◆ PASSAGE SHOWN ◆
*** Begin section ***
In-Class Recording FAQ
- When can a student record?
A Student may record a class lecture for three specified purposes as outlined in House Bill 233/Section 1004.097, Florida Statutes:
- For the student’s own personal educational use;
- In connection with a complaint to the University where the recording is made; or
- As evidence in, or in preparation for, a criminal or civil proceeding.
- What can students record?
Students may audio or video record a class lecture for a class in which the student is enrolled. A class lecture is defined as an educational presentation delivered by faculty or guest lecturer, as part of a University of Florida course, intended to inform or teach enrolled students about a particular subject. A class lecture does not include lab sessions, student presentations, clinical presentations such as patient history, academic exercises involving student participation, assessments (quizzes, tests, exams), field trips, private conversations between students in the class or between a student and the faculty or lecturer during a class session.
- When are students allowed to record?
Students may record at any time during a class lecture, so long as the recording is made for one of the above listed specified purposes.
- Do students need permission to record?
No. Students do not need to seek permission from the lecturer prior to recording a class lecture. However, the recording must be made in accordance with the three specified purposes.
- Can a student share a recording with another student?
No. A recording of a class lecture may not be published without the consent of the lecturer. Publish means share, transmit, circulate, distribute, or provide access to a recording, regardless of format or medium, to another person (or persons), including but not limited to another student within the same class section. Additionally, a recording, or transcript of the recording, is considered to be published if it is posted on or uploaded to, in whole or part, any media platform, including but not limited to social media, book, magazine, newspaper or leaflet.
- Are students required to inform faculty that they are recording a class lecture?
*** End section ***
◆ PROVIDED DATA ◆
*** Begin section ***
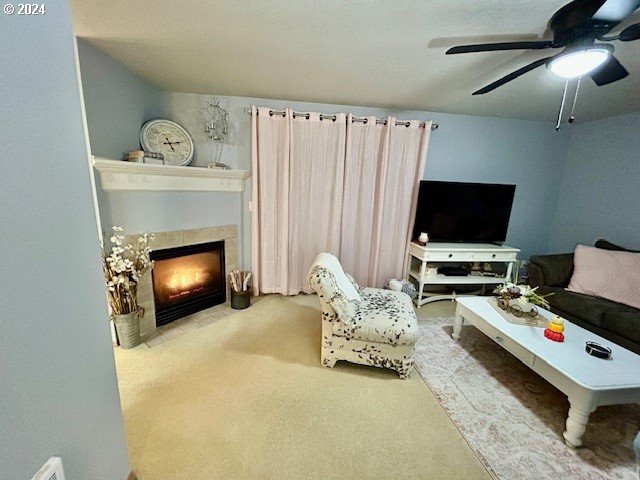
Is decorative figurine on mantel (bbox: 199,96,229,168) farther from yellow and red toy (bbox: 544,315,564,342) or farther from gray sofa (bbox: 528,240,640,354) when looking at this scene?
gray sofa (bbox: 528,240,640,354)

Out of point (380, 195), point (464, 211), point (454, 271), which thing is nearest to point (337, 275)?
point (380, 195)

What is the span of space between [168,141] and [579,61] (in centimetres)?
320

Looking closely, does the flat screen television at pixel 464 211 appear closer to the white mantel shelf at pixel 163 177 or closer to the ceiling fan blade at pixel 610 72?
the ceiling fan blade at pixel 610 72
*** End section ***
◆ REQUIREMENT ◆
Continue the FAQ on recording class lectures, picking up right after its final question.

◆ YOUR RESPONSE ◆
No. Students may record a class lecture under the specified purposes listed above without informing the lecturer or receiving consent from the lecturer.
- If a faculty member is recorded, will they receive a copy of that recording?
No. A student who records is not obligated to share the recording with the lecturer. In order for the student to publish such a recording, the student must obtain written consent from the lecturer.
- Will students be advised that they are prohibited from publishing the recording without the prior written consent of the lecturer, and the consequences of publishing without consent?
Yes. Students are required to know the laws of the State of Florida and the University Regulations as set forth in UF Regulation 4.040 Student Honor Code and Student Conduct Code, as amended September 2021. Additionally, a statement will be added to syllabi expressly noting that students may not publish recordings without the written consent of the lecturer.
- What are the consequences for a student who publishes a recording without consent?
A student who publishes a recording without consent may be subject to a civil cause of action. A person injured by a violation of Section 1004.097, Florida Statutes, may seek declaratory and injunctive relief and may be entitled to damages plus court costs and reasonable attorney fees. Total recovery may not exceed $200,000. Additionally, a student in violation may be subject to discipline under UF Regulation 4.040 Student Honor Code and Student Conduct Code, as amended September 2021.
- Can a faculty member prevent a student from recording the class lecture?
No. If the faculty member is delivering a class lecture, then a student has a legal right to record the class lecture, if the recording is made in connection with the three specified purposes listed above.
- Will student recordings violate other students’ privacy under the Family Educational Rights and Privacy Act (FERPA)?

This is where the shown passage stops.